Lo stesso leader ucraino ha poi confermato un accordo economico discusso nella capitale statunitense: “Esiste effettivamente un pacchetto con le nostre proposte del valore di 90 miliardi di dollari”, ha detto facendo riferimento alle garanzie di sicurezza – le condizioni che gli alleati dell’Ucraina devono realizzare per scongiurare il rischio di nuovi attacchi – che secondo le tempistiche auspicate dai diversi leader andrebbero definite entro una decina di giorni.

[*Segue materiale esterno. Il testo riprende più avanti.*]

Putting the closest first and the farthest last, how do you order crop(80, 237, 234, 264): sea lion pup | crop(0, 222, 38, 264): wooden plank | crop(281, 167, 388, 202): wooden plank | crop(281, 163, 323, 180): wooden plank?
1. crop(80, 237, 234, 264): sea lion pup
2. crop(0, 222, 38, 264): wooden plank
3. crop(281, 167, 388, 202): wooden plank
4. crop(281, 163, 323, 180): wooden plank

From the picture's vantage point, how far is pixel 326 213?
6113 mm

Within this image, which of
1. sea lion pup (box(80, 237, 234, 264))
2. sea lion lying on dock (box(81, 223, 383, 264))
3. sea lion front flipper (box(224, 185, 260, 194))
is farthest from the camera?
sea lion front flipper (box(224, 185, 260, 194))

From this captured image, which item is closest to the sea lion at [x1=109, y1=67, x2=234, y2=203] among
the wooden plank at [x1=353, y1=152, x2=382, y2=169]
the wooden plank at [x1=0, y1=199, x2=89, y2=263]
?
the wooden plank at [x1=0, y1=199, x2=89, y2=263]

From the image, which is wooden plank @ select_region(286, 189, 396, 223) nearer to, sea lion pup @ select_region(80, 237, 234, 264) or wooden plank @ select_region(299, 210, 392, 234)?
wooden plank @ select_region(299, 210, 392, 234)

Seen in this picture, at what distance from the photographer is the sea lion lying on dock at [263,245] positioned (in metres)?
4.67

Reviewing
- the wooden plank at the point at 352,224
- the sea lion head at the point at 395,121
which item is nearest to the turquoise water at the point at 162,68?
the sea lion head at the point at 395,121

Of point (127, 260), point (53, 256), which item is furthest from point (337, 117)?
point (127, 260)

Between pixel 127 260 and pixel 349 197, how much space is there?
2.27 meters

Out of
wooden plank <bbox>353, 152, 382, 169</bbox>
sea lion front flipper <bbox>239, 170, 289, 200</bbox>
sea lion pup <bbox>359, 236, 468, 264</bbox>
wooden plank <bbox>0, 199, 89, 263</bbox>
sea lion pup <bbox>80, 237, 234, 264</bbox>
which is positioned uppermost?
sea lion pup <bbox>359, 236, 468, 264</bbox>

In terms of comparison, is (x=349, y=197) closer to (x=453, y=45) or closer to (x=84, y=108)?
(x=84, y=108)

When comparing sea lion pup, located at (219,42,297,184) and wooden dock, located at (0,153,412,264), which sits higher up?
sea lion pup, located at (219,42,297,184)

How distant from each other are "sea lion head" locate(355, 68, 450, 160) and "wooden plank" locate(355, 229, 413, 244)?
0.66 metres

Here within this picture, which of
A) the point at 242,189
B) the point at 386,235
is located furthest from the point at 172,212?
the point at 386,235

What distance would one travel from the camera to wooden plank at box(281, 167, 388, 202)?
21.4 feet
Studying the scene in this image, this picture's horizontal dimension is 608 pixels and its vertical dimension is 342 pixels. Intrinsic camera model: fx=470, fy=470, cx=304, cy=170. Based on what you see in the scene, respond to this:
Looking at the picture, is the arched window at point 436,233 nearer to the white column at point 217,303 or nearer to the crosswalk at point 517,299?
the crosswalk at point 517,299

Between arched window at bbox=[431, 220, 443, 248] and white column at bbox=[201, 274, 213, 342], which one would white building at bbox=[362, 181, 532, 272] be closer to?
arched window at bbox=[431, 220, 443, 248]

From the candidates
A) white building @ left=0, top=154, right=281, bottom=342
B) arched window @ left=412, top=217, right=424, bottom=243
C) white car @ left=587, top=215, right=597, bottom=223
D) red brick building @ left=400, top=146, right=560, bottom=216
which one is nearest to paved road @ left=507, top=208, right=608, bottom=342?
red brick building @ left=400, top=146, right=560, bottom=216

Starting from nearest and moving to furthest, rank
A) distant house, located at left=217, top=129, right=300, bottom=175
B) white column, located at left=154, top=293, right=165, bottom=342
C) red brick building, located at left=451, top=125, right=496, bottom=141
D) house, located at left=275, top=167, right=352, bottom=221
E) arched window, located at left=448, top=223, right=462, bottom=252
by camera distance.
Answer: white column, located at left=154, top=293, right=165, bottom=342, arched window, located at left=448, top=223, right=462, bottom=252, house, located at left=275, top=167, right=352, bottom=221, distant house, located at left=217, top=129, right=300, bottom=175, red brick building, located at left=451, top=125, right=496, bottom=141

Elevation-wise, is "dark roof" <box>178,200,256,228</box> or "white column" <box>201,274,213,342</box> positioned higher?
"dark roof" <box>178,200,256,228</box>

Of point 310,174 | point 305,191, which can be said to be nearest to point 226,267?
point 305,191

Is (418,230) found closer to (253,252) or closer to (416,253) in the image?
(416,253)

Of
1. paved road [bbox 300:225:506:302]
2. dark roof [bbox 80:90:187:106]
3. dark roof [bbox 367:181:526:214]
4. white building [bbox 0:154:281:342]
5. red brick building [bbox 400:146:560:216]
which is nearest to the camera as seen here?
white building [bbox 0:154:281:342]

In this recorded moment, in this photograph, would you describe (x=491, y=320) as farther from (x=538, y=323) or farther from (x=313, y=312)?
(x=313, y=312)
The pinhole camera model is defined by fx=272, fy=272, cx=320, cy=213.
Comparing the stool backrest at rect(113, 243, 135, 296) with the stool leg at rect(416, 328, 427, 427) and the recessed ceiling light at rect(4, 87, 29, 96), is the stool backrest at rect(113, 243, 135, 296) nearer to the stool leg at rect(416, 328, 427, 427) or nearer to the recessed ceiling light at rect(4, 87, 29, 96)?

Questo pacchetto prevede anche l’acquisto di armi statunitensi da parte di Kiev, mentre quando le esportazioni ucraine si apriranno, ha detto ancora, saranno gli Usa a comprare i droni  ucraini.

Era stato il Financial Times a riportare che l’Ucraina aveva promesso di acquistare 100 mld di dollari di armi statunitensi grazie al finanziamento dell’Europa. Una cifra che serve a ottenere, appunto, garanzie di sicurezza, e che si concretizzerà se si arriverà a un accordo di pace con la Russia. L’intesa tra Ucraina e Stati Uniti consisterebbe inoltre nella produzione da 50 miliardi di dollari di droni da parte di aziende ucraine.

Il nodo dei territori ancora da sciogliere

L’accordo di pace passa naturalmente da nodi fondamentali e difficili da sbrogliare, come i territori – una “decisione che spetta a me e Putin”, ha detto Zelensky dopo l’incontro partecipato anche dai leader europei, rientrati nelle ore successive da Oltreoceano e oggi già impegnati in videoconferenza in Consiglio europeo per parlare del negoziato.

Con la Francia che già chiede che uno dei prossimi vertici includa anche l’Europa, al momento le prossime tappe dovrebbero prevedere prima un bilaterale Ucraina-Russia e poi un trilaterale con gli Usa, secondo quanto riferito dallo stesso presidente francese.

Siamo pronti per il bilaterale con Putin”, ha detto Zelensky in conferenza stampa a Washington dopo l’annuncio di Donald Trump sull’avvio dei preparativi per un incontro tra i due presidenti.

 Intanto la situazione sul campo non è decisamente migliorata, con altri raid russi sull’Ucraina. Ma l’incontro Trump-Zelensky di ieri è stato sicuramente un passo avanti rispetto a quella che era stata definita un’imboscata, solo pochi mesi fa, sempre alla Casa Bianca.

Anche i leader europei sono stati raramente così ottimisti. “Sono felice che si parta da una proposta, quella ispirata all’articolo 5, che all’inizio era italiana. L’Italia è sempre pronta a portare idee per la pace e per il dialogo. È un percorso che dobbiamo costruire insieme, per garantire la pace e difendere la sicurezza delle nostre nazioni”, ha detto la premier Giorgia Meloni, prendendo la parola prima dell’inizio del vertice sull’Ucraina alla Casa Bianca.